An earlier post of mine talked about the dangers of mixing Abilify and Wellbutrin. The mix can cause limbic seizures. The mix caused my MCS. Turns out taurine inhibits the limbic epileptic seizure threshold.
Taurine and epilepsy.
Oja SS1, Saransaari P.
Dysfunction of excitatory and inhibitory neurotransmitters or neuromodulators is thought to underlie epileptic symptoms. Taurine, 2-aminoethanesulfonate, is a ubiquitous free amino acid abounding in the brain of humans and most animal species. It hyperpolarizes neurons and inhibits their firing. It may be a participating factor in certain subpopulations of epilepsy patients but its deficiency is not a universal prerequisite for seizures. Here, the participation of taurine in animal seizure models and human epilepsy patients is reviewed.

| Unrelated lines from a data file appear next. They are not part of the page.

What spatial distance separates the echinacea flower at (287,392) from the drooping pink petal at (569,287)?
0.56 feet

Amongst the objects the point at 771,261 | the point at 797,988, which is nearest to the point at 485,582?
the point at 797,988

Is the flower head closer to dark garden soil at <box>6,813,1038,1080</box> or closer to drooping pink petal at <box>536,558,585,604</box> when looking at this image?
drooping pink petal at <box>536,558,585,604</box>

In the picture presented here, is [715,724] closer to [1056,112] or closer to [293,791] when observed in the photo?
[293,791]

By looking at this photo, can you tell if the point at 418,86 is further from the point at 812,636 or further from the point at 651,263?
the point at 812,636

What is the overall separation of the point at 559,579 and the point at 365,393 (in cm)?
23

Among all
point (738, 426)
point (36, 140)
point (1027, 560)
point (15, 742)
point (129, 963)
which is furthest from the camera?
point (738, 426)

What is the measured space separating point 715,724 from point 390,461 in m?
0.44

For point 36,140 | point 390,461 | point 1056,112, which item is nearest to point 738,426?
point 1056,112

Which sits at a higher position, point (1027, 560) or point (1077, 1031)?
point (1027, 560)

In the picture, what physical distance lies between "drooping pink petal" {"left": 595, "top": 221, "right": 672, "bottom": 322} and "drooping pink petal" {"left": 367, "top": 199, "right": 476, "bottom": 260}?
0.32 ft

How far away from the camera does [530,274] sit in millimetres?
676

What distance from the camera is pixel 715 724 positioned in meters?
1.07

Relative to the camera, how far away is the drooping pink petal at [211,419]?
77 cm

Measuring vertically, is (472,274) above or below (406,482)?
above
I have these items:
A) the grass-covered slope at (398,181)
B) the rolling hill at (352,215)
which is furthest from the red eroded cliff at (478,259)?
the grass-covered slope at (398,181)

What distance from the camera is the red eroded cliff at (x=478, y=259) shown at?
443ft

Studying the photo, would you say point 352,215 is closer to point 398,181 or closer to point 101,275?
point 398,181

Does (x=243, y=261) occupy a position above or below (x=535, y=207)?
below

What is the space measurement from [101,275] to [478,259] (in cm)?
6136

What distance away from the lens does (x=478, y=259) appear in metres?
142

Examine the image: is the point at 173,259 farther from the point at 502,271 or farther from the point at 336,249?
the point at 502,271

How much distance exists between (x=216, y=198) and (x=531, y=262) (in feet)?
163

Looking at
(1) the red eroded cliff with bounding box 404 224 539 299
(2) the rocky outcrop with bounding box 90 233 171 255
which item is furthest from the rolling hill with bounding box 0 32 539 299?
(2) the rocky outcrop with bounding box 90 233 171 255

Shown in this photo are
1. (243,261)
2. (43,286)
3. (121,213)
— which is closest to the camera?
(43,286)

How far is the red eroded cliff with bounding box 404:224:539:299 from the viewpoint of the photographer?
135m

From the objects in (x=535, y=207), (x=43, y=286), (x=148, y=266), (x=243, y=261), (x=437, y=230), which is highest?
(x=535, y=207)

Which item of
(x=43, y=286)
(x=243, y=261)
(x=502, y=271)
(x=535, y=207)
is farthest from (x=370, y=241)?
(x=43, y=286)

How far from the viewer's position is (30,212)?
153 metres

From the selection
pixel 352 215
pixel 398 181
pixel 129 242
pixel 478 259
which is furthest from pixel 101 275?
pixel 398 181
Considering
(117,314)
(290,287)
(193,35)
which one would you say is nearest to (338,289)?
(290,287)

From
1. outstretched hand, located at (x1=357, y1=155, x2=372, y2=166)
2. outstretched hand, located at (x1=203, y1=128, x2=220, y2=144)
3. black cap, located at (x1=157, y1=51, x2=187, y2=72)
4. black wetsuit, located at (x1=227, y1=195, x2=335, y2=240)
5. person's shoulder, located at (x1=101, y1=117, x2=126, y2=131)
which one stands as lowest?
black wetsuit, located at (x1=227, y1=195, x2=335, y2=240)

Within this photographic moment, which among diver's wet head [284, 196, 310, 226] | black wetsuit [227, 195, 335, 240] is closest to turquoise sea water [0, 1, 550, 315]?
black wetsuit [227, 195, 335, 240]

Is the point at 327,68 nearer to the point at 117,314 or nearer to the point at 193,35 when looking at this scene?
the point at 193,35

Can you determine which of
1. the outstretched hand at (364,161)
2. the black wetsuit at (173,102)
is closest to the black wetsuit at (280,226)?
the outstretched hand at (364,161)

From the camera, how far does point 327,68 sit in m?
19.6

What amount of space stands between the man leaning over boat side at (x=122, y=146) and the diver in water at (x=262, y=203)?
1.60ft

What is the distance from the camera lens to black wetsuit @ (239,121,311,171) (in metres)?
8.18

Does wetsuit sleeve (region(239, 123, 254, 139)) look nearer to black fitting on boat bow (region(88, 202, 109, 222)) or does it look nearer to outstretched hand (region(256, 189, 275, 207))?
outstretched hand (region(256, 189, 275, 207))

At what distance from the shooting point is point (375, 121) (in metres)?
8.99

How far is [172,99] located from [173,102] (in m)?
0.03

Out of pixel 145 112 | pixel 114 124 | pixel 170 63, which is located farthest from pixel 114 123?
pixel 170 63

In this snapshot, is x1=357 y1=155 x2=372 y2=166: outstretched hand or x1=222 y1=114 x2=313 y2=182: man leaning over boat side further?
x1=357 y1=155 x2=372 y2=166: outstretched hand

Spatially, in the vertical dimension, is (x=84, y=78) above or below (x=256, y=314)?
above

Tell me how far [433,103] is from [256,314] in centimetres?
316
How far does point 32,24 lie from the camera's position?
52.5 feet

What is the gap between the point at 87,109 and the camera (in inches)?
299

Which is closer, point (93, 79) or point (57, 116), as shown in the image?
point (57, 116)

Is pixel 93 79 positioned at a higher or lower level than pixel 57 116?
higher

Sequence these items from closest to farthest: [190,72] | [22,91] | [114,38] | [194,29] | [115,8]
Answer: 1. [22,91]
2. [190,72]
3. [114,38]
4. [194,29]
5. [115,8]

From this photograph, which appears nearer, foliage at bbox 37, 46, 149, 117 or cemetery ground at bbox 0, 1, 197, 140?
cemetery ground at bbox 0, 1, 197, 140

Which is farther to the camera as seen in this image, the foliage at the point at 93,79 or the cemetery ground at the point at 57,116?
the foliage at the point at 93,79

Epilepsy Res. 2013 May;104(3):187-94. doi: 10.1016/j.eplepsyres.2013.01.010. Epub 2013 Feb 12.
Dr. Nagy attributes, in part, her recovery from MCS to taurine:
Overcoming Electrical Sensitivity Success Stories—Dr. Lisa Nagy Successful Treatment of my Chemical and Electrical Sensitivity
Giving supplements (Vitamin C, B, Glutathione etc) that assist in breaking down these chemicals faster—more of the ones that are missing genetically. Fish Oil, Magnesium, Co Q 10, E, selenium, taurine—nothing crazy.
I wish I could continue to take taurine regularly because it has given me much life back, but it seems a bit risky. I just wanted to share what I know. I’ll be starting B6 today because it tuns out many people with MCS are B6 deficient which in turn leads to a deficiency of taurine.